Spot Silver Falls Below $80 Mark Amid Precious Metals Selloff
Spot silver has fallen below the critical $80 per ounce mark, trading at approximately $79.87 as of March 17, 2026. The decline represents a significant pullback from the highs above $120 reached earlier in 2026.
What Triggered the Silver Price Drop?
The correction in silver prices is driven by a confluence of factors:
- Profit-taking after an extended rally: Silver surged 144% in 2025 and continued its momentum into early 2026, reaching overbought territory. Silver experienced its worst single-day plunge since 1980 in January, dropping over 30%.
- CME margin hikes: The Chicago Mercantile Exchange raised margin requirements on silver futures contracts multiple times, forcing leveraged traders to liquidate positions. A 36% hike in maintenance margins triggered a wave of forced liquidations.
- Stronger U.S. dollar: The nomination of Kevin Warsh as the next Federal Reserve Chair eased concerns about Fed independence, sending the dollar higher and putting pressure on dollar-denominated commodities.
- Geopolitical repricing: The outbreak of conflict in the Middle East initially triggered safe-haven demand, but silver fell instead of rising as short-term capital began concentrated profit-taking.
Gold Also Under Pressure
Gold briefly lost the $5,000 level during the Asian trading session on March 16, reflecting a broader precious metals correction. Both metals had been in “aggressively overbought territory,” according to Standard Chartered’s global commodities research team.
Technical Outlook: XAGUSD Chart Analysis
As seen on the XAGUSD daily chart, silver has broken below the psychological $80 level, which had previously acted as a strong support zone during the rally. The price action shows a clear bearish momentum with consecutive red candles, indicating sustained selling pressure.

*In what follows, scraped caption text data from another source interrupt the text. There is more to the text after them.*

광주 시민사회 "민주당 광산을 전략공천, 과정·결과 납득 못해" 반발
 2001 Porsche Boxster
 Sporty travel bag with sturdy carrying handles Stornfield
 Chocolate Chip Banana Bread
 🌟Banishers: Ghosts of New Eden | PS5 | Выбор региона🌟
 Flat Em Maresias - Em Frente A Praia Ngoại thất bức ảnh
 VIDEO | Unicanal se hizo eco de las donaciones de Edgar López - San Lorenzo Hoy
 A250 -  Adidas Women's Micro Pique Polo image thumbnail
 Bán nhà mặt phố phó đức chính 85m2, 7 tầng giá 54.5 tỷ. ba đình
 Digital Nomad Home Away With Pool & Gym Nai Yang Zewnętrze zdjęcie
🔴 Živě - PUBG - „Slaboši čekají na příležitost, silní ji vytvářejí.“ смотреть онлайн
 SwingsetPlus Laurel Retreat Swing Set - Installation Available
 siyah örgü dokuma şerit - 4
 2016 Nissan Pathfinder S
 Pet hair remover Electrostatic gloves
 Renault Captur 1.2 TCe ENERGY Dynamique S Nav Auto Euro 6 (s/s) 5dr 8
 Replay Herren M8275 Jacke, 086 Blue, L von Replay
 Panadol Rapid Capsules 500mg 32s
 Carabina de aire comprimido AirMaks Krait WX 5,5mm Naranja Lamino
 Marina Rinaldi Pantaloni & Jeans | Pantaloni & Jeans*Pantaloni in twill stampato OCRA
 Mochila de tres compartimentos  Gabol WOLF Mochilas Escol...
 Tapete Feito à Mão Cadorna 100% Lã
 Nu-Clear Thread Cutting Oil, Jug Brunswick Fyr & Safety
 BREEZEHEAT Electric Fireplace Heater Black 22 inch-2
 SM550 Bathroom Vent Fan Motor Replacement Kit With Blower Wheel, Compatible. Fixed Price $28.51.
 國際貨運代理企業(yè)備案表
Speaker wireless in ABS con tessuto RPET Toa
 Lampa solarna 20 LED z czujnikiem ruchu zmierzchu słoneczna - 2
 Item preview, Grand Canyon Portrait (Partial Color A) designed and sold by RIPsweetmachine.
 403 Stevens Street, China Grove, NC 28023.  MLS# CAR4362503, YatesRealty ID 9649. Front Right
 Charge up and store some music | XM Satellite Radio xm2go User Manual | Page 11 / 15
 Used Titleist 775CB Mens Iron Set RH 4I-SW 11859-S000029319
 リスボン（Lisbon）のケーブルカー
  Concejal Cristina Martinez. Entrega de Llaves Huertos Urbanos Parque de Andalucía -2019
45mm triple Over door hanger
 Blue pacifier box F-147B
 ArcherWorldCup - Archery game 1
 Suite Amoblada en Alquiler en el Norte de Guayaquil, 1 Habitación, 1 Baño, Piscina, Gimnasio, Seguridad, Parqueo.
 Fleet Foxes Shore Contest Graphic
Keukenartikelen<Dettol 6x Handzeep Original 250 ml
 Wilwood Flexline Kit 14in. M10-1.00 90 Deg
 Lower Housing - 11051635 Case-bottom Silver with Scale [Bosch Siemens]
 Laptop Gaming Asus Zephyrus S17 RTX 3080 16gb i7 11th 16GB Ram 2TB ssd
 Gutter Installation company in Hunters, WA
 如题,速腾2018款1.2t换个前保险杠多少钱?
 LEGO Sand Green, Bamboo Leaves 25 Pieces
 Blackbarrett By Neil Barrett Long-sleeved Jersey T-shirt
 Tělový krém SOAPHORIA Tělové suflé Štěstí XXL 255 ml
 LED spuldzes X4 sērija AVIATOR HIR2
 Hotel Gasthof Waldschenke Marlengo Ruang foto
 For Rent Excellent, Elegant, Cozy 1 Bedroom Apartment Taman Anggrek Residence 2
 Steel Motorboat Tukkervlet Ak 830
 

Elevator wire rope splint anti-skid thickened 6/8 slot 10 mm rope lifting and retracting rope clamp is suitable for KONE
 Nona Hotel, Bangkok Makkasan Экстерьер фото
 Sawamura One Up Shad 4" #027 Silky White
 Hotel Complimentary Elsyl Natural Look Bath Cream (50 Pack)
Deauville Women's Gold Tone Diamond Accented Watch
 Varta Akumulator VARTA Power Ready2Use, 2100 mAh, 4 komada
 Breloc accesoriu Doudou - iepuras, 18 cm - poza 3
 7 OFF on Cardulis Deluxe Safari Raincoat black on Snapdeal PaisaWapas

Key technical levels to watch:
- Immediate support: $78 – $76 range, which aligns with previous consolidation zones.
- Major support: $72 – $70, a level that could attract significant buying interest if the selloff deepens.
- Resistance: A reclaim of $80 would be the first bullish signal, with $85 and $90 as the next upside targets.
Volume has notably increased during the decline, suggesting that the move is driven by conviction rather than thin liquidity. RSI indicators are approaching oversold territory, which could set the stage for a short-term bounce.
What’s Next for Silver?
The $80 level is a critical support zone. A sustained break below could push silver into the $70s, while a rebound could target $90. Analysts note that silver’s long-term fundamentals remain intact, supported by industrial demand from solar panels, EVs, and electronics, as well as China’s export restrictions on refined silver.
Despite the short-term correction, the structural supply deficit — now in its fifth consecutive year — and central bank accumulation suggest the bull market may have further to run once the current excess is cleared.
Sources: Kitco / JM Bullion / CME Group / Morningstar / TradingView
Disclaimer: This content is for market information purposes only and is not investment advice.